Monday, January 16, 2012

Awards and Accolades

Awards season is officially upon us.  I know this because I sort-of watched three hours of Golden Globes last night, even though I had seen very few of the nominated shows or movies.  Pretty dresses.  (But what was Meryl Streep wearing?)  Some great speeches -- I'm thinking in particular of The Help's Octavia Spencer, quoting Dr. King: "All labor that uplifts humanity has dignity and importance."

Likewise, it is now Awards Season (with capital letters) in the kids' book world.  Each year, it seems that the ALA is inventing a new award to bestow.  (Is it just me?)  I remember being at Vermont College when the Newberys were announced and the flurry of excitement of being in the presence of big-time award-winning authors.  The excitement, the adrenaline.  Heady times.

To be honest, I am THE WORST TA to be kicking off this new topic.  As I have proudly admitted on numerous occasions, I have populist taste.  Many of the "brilliant, dazzling" books that wow awards committees are not the books that excite me.  Of course I have adored (ADORED) many of the Newbery winners through the years.   I was looking at the book discussion lists for this year's awards -- for some reason I have not read many this year, though several are on my dying-to-read list.  Usually the ones I most admire are the ones that make the list but never win.  Quiet books (not too quiet), relatable books, books that I would have read ten times when I was ten years old.  

My daughter is old enough now to vote for our state books awards (the Black-Eyed Susans), and I admit that those are the awards that guide MY reading choices.  We are not writing for Newbery committee librarians, after all.  We are writing for children -- which should always be a labor of infinite dignity and importance. 

Don't forget to enter our latest TA Book Giveaway (from April's most recent post):
To enter our drawing for an autographed copy of Beautiful Oops by Barney Saltzberg, post a brief comment sharing an "oops" in your life and how you (or someone else) turned it into something beautiful.
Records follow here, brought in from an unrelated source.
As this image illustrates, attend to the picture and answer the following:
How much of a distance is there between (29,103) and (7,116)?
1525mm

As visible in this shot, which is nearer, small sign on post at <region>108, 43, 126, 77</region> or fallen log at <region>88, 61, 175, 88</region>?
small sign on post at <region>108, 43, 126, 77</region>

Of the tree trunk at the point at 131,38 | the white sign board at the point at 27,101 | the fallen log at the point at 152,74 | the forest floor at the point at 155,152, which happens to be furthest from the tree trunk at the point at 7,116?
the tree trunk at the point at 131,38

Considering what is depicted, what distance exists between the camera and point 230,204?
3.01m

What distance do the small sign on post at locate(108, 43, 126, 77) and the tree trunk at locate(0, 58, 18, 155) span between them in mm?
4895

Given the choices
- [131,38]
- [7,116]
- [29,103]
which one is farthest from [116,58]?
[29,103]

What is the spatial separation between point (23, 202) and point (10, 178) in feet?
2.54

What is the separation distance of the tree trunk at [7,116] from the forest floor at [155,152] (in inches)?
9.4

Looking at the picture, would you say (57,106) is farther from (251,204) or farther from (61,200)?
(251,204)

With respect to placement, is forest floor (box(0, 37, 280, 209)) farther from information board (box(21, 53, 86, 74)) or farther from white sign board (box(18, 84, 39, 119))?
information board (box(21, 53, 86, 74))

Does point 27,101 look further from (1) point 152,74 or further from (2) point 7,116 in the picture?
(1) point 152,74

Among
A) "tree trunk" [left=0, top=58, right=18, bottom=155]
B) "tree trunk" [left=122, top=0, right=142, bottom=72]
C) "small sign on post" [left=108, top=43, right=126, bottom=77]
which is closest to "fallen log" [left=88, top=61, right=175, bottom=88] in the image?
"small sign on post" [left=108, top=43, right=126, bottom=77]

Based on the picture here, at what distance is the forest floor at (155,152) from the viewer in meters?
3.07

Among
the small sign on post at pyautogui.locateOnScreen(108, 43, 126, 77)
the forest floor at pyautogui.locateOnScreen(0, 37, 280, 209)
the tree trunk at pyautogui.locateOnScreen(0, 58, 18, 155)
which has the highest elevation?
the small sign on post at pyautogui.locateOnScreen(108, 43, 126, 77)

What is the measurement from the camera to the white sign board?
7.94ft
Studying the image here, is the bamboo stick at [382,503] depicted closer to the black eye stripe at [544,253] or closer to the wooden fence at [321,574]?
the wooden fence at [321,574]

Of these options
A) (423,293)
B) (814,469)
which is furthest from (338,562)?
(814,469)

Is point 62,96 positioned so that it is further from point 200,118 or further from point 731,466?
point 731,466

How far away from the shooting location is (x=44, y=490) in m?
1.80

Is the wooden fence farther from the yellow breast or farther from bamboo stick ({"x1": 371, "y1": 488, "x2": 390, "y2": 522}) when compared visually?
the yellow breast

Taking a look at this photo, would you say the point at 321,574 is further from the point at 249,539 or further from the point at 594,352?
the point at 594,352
Be sure to include an email address (formatted like: teachingauthors at gmail dot com) or a link to an email address. can email your comment to teachingauthors at gmail dot com with "Contest" in the subject line. Entry Deadline is Wednesday, January 25th, 11 pm (CST). You must have a U.S. mailing address to win. The winner will be announced on January 27th. Good Luck!


Linda B said...

I enjoyed the description of those books you look for and love: "Quiet books (not too quiet), relatable books, books that I would have read ten times when I was ten years old." They are the ones quietly waiting in the library for a young child to discover. Here's to a crazy week of anticipation however. Thanks for your thoughtful words!

Carmela Martino said...

Love this, JM:
>>We are not writing for Newbery committee librarians, after all. We are writing for children -- which should always be a labor of infinite dignity and importance.<<

Tara said...

Hooray for kids and for books kids love! Thank you for this thoughtful post!